Merci Heinzi, danke für den Link!! Habs gerade eben schon nachgebaut, wirklich einfach. Jetzt kann der Bausatz kommen


----------



## Alex.k (3. Januar 2009)

*AW: Projekt: Erste selbstgebaute Rute*

Das Spezialband sieht für mich aus als würde es normales Abklebeband sein.


----------



## Nordlichtangler (3. Januar 2009)

*AW: Projekt: Erste selbstgebaute Rute*

Das Unterwickelband muss *glattes Tape* sein, ohne Riffel, vollflächig klebend.
Und es sollte was taugen, dass die Klebschicht nicht nach 2 Jahren plötzlich aufhört, das tun ganz billige Fabrikate gerne. Tesa-Band ist gut, aber inzwischen sehr teuer, Baumarkt wie OBI. Da ist es plötzlich sogar günstiger bei CMW das Nopi mitzukaufen ...


----------



## heinzi (3. Januar 2009)

*AW: Projekt: Erste selbstgebaute Rute*



devin111 schrieb:


> Merci Heinzi, danke für den Link!! Habs gerade eben schon nachgebaut, wirklich einfach. Jetzt kann der Bausatz kommen



 ...übrigens, den bausatz habe ich mir voriges jahr gekauft. allerdings bis 145g wurfgewicht. ist wirklich super, insbesondere für diesen preis. allerdings habe ich den eindruck, das die rute deutlich mehr ab kann als angegeben. bin mal gespannt wie dein eindruck des blankes ist.
gruß
heinz


----------



## devin111 (3. Januar 2009)

*AW: Projekt: Erste selbstgebaute Rute*

Werd dir Rückmeldung geben.

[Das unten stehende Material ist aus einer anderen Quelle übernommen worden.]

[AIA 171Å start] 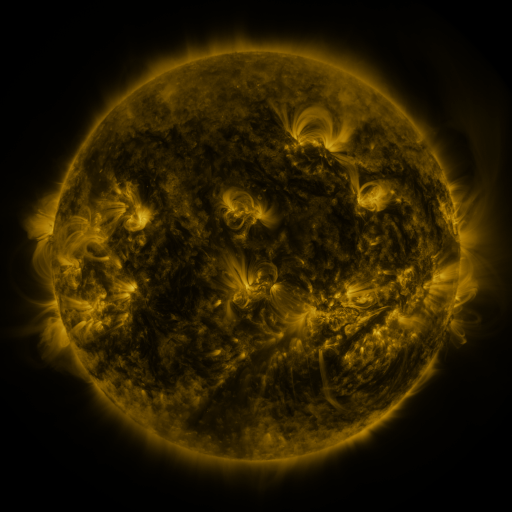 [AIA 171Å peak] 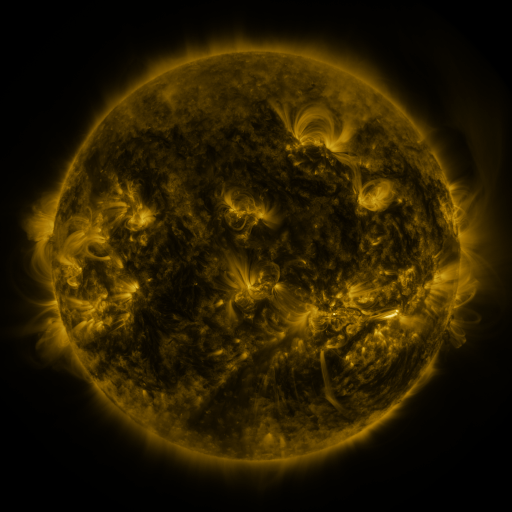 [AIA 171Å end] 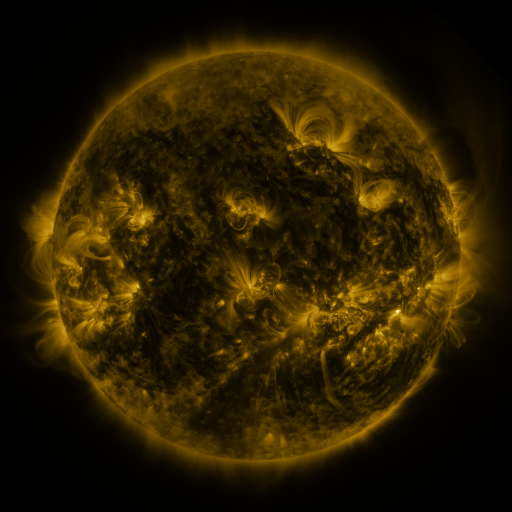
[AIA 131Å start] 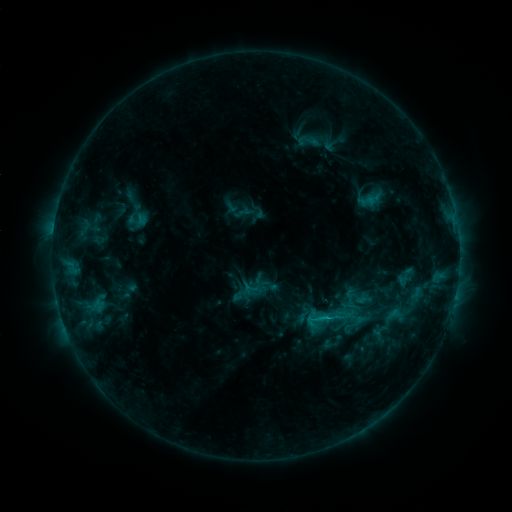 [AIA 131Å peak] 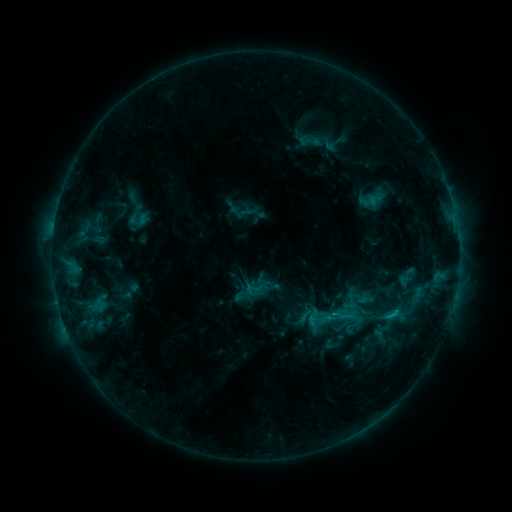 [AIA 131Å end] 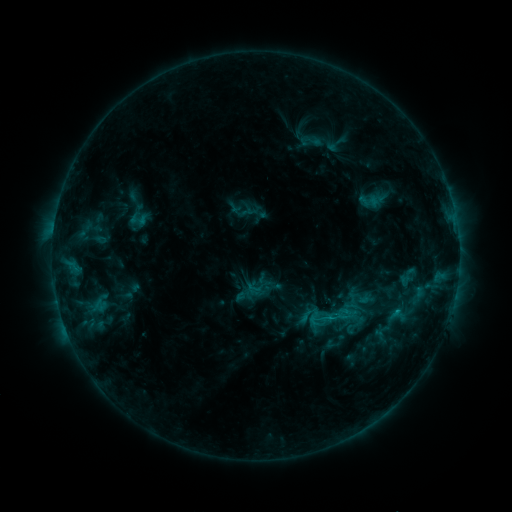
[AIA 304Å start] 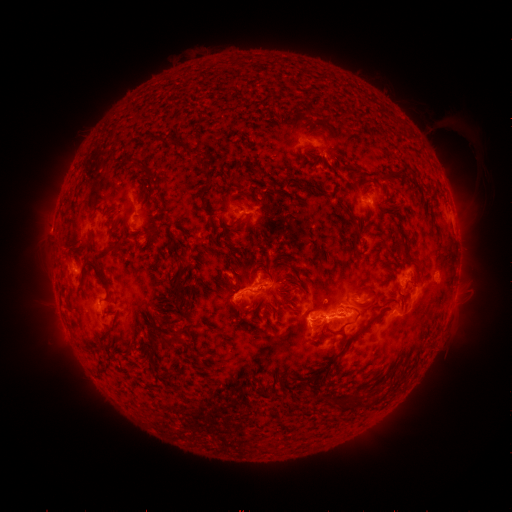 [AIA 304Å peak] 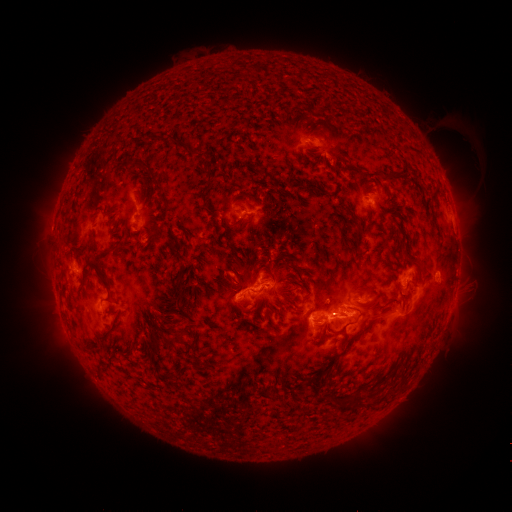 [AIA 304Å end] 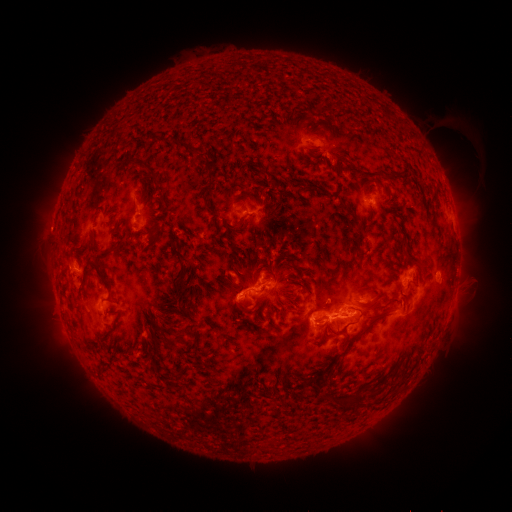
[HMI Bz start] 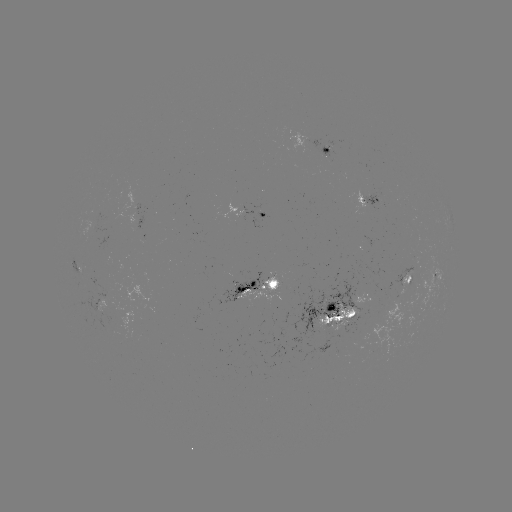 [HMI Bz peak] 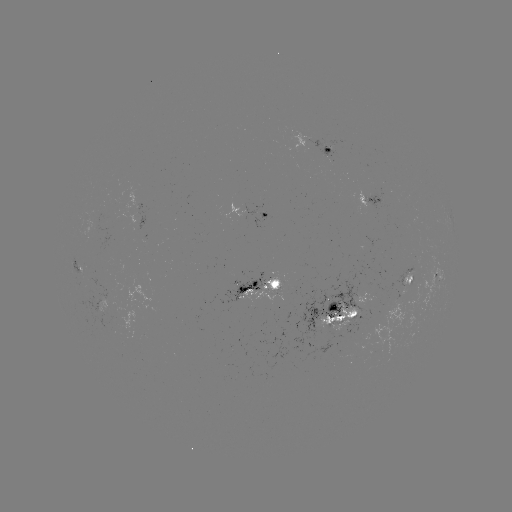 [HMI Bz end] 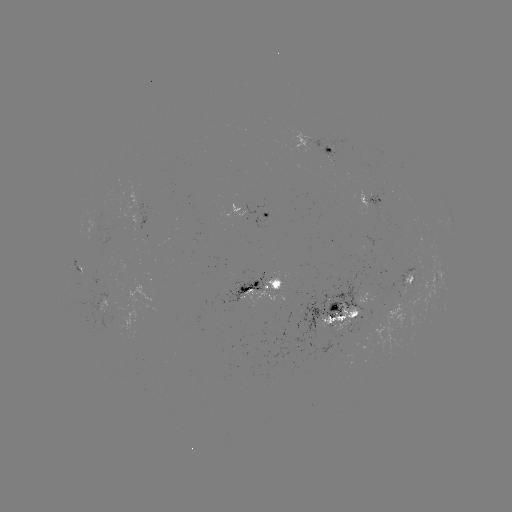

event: emerging-flux region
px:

Bin aber erstmal froh wenn ichs überhaupt schaffe die Rute zusammenzubauen 

Hab noch ne kurze Frage wegen dem Springpunkt des Blanks. Um diesen zu finden muß man doch den Blank auf z.B. auf einen Tisch aufsetzen etwas durchbiegen und drehen, dann dort wo der Blank auf dem z.B. Tisch einrastet oder etwas aufliegt (keine Ahnung wie man das nennt) ist doch der Springpunkt oder? Aber wo kommen jetzt die Ringe hin? Auf der Seite wo der Blank auf dem Tisch einrastet oder 180 Grad versetzt (oder 45 Grad), da komm ich noch nicht ganz klar. 
Vielleicht könnt ihr mir ja da noch kurz weiterhelfen.


----------



## crazyFish (3. Januar 2009)

*AW: Projekt: Erste selbstgebaute Rute*

@heinzi

Wieviel wiegt denn die 145iger Variante insgesamt? Bin am überlegen ob ich mir so ein Set zum testen besorge, bevor ich mir dann was eigenes aufbaue.
Wie sind denn die praktischen Erfahrungen mit dem Blank? Würde die dann mit Gummiködern von 15 bis 20cm und 15 bis 25gr fischen wollen...


----------



## devin111 (4. Januar 2009)

*AW: Projekt: Erste selbstgebaute Rute*

Hab jetzt nochmal ne ganz tolle Zeichnung angefertigt, zwecks meiner Frage wo die Ringe hinkommen.


----------



## Nordlichtangler (4. Januar 2009)

*AW: Projekt: Erste selbstgebaute Rute*

Beide 180-Grad Stellungen sind "richtig", einmal kann man so mit Krümmung nach oben aufbauen und diese verstecken, im Innenbogen erscheint mir die Vorzugskrümmung besser für die letzte Phase des Wurfes und die erreichte Wurfpräzsion (Zielgenauigkeit) der Spinnrute bestätigt mir dieses.


----------



## devin111 (4. Januar 2009)

*AW: Projekt: Erste selbstgebaute Rute*

Danke für die Antwort. Also meinst du die Ringe 180 Grad versetzt zu setzten ist besser, also wie bei 1.?


----------



## heinzi (4. Januar 2009)

*AW: Projekt: Erste selbstgebaute Rute*



crazyFish schrieb:


> @heinzi
> 
> Wieviel wiegt denn die 145iger Variante insgesamt? Bin am überlegen ob ich mir so ein Set zum testen besorge, bevor ich mir dann was eigenes aufbaue.
> Wie sind denn die praktischen Erfahrungen mit dem Blank? Würde die dann mit Gummiködern von 15 bis 20cm und 15 bis 25gr fischen wollen...


 
Hallo crazy fish, was die rute insgesamt wiegt kann ich nicht sagen. wenn ich es schaffe mal in den keller zu kommen, würde ich die rute mal wiegen. ich habe die rute in norwegen zum pilken benuzt. dort hatte sie auch mit pilker um 200g keine probleme. der blank ist rel. schnell. aus meiner sicht ist der blank für die o.g. gummiköder überdimensioniert. ich hatte den blank hier schon mal beschrieben und es gab zu dem bausatz schon ein thema. gib mal als suchfunktion: "cmw schnäppchen" ein. da findest du den blank beschrieben.


----------



## crazyFish (4. Januar 2009)

*AW: Projekt: Erste selbstgebaute Rute*

Danke die Größenabschätzung kam auf Basis der Angaben bei CMW, ich werde die Tage mal dort anrufen.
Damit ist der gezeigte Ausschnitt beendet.